Si tu aimes l’Afrique, tu ne la dénigres pas. Au contraire, tu y investis une partie de tes économies pour contribuer à améliorer la situation, si non, tu la fermes.
Si tu aimes ton village, tu ne publies pas les photos de cadavres de ses habitants qui ne t’ont rien demandé. Si tu t’aimes toi-même, tu ne partages pas les informations et les photos qui peuvent nuire à ton image.
Je comprends que les Européens, pour justifier la violence coloniale, aient besoin de peindre l’Afrique constamment comme l’enfer sur terre. Je comprends moins un Africain qui va à Paris, à Washington ou à Londres, dénigrer son pays, mal parler de son village, soit disant parce qu’il est persécuté, en échange d’un bout de papier de réfugié.
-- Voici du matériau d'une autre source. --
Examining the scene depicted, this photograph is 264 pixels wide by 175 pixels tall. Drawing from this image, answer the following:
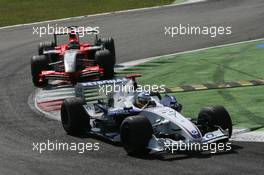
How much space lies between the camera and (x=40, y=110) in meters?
19.6

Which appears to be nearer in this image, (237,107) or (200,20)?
(237,107)

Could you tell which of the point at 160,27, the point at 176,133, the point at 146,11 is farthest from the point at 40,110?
the point at 146,11

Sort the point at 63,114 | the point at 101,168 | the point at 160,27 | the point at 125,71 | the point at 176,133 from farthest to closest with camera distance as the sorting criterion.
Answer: the point at 160,27, the point at 125,71, the point at 63,114, the point at 176,133, the point at 101,168

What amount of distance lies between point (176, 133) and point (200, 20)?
20.1 meters

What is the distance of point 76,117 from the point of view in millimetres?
16344

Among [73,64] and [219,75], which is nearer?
[219,75]

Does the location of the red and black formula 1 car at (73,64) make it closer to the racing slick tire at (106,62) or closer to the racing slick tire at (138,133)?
the racing slick tire at (106,62)

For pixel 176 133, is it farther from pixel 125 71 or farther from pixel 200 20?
pixel 200 20

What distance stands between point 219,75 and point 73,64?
4.45 metres

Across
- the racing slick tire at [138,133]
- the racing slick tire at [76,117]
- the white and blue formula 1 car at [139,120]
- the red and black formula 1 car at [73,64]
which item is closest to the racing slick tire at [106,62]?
the red and black formula 1 car at [73,64]

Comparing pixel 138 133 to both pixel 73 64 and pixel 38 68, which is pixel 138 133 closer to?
pixel 73 64

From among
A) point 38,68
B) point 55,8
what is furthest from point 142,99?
point 55,8

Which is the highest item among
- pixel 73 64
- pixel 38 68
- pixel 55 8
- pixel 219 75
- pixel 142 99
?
pixel 142 99

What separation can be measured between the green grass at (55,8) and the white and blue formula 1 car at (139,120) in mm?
21499
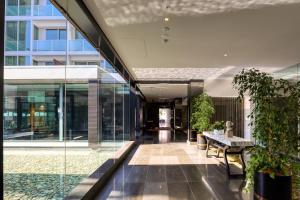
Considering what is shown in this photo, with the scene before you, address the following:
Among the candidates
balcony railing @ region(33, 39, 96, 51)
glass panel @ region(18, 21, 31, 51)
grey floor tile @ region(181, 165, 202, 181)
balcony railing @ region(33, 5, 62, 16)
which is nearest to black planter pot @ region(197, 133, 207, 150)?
grey floor tile @ region(181, 165, 202, 181)

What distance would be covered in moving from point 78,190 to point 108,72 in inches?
134

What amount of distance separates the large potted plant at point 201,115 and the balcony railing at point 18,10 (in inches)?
318

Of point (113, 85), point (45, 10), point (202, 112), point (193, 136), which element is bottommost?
point (193, 136)

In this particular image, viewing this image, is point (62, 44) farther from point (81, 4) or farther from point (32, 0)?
point (32, 0)

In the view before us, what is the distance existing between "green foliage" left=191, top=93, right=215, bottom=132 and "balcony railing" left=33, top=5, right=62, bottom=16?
7.59m

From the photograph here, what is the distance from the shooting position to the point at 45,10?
10.1 ft

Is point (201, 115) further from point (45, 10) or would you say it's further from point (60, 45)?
point (45, 10)

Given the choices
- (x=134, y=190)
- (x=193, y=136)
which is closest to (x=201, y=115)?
(x=193, y=136)

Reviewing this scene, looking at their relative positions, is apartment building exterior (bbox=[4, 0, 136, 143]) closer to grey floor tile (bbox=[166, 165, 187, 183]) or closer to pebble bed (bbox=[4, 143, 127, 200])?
pebble bed (bbox=[4, 143, 127, 200])

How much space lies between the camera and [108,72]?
6566 mm

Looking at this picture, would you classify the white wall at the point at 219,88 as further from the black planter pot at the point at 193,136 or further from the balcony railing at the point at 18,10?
the balcony railing at the point at 18,10

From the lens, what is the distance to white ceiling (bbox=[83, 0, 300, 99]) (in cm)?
355

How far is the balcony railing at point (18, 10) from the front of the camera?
6.56 ft

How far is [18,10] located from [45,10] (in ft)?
2.72
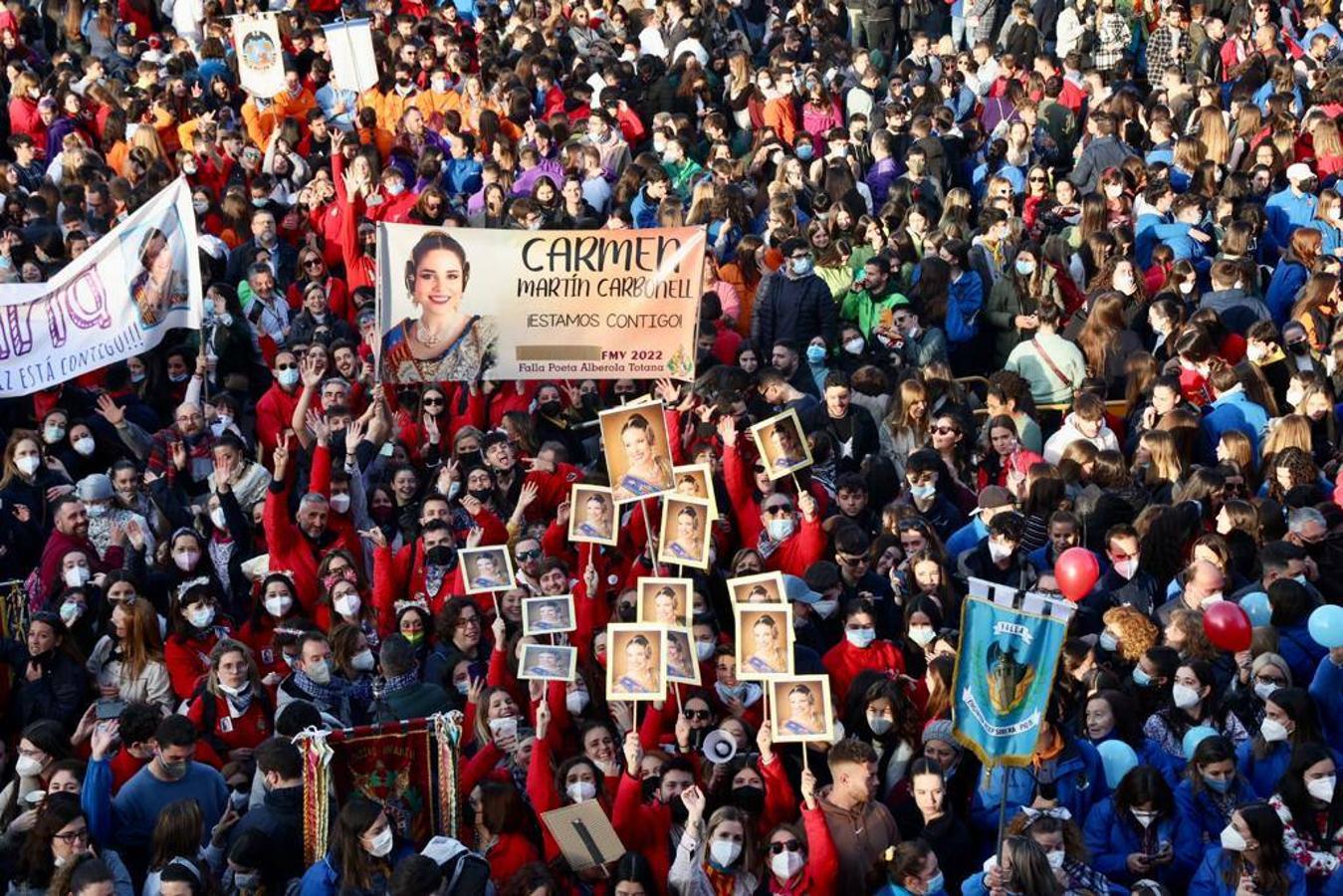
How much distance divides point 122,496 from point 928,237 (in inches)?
239

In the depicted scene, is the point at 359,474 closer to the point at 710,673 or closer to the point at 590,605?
the point at 590,605

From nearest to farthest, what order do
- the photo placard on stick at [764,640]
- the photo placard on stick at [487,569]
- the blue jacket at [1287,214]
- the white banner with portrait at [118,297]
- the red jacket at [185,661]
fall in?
the photo placard on stick at [764,640]
the red jacket at [185,661]
the photo placard on stick at [487,569]
the white banner with portrait at [118,297]
the blue jacket at [1287,214]

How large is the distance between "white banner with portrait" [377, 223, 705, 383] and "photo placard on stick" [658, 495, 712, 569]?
2176mm

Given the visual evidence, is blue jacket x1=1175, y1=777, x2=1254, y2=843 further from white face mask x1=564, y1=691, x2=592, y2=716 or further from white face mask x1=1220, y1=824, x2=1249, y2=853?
white face mask x1=564, y1=691, x2=592, y2=716

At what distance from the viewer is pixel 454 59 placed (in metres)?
20.8

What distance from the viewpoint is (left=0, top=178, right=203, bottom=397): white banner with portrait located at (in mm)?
14469

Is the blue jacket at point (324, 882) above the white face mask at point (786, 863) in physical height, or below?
above

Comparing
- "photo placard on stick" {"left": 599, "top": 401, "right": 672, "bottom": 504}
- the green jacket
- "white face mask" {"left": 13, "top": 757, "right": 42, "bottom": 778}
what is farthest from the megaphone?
the green jacket

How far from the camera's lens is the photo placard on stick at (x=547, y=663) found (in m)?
10.4

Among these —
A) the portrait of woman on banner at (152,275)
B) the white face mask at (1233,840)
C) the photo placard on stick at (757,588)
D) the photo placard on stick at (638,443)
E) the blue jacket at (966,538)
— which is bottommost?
the blue jacket at (966,538)

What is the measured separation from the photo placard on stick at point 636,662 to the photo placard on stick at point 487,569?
115cm

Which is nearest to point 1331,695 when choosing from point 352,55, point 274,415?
point 274,415

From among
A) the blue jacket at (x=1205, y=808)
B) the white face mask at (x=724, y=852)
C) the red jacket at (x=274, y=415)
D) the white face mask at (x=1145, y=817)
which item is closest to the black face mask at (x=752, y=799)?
the white face mask at (x=724, y=852)

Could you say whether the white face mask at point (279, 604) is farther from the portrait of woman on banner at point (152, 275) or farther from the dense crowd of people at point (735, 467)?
the portrait of woman on banner at point (152, 275)
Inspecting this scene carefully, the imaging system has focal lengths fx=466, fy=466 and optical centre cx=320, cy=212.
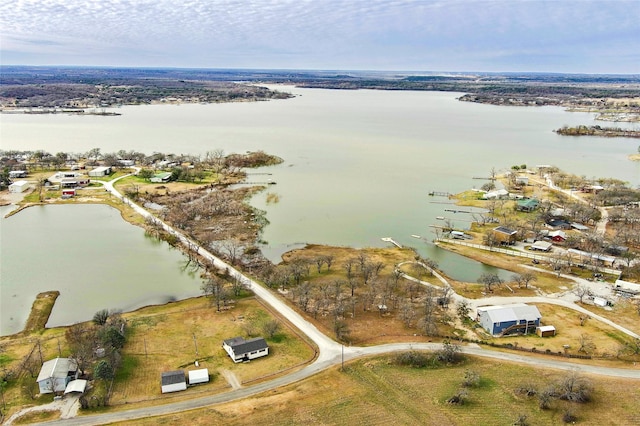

L’histoire de l’Iranien qui a vécu pendant 18 ans à l’aéroport de Roissy à Paris, sans la possibilité de sortir parce qu’on avait volé son passeport m’a toujours touchée. Ce sujet Iranien avait tout simplement refusé ce que les dirigeants français lui proposaient pendant 18 ans : mal parler de l’Iran, son pays. Accuser l’Iran des pires tortures et de dictature. Et en échange, il obtenait les papiers pour sortir de l’aéroport et s’installer en France. Il leur a répondu pendant 18 ans : “Mais l’Iran c’est mon pays, je n’ai pas un autre pays. Pourquoi devrais-je mal parler du seul pays que j’ai ?”
Essayez d’imaginer un africain à sa place. Il vendrait sa famille, il solderait le pays, le continent pour sortir de l’aéroport Charles de Gaulles et retrouver enfin son paradis tant rêvé : la France.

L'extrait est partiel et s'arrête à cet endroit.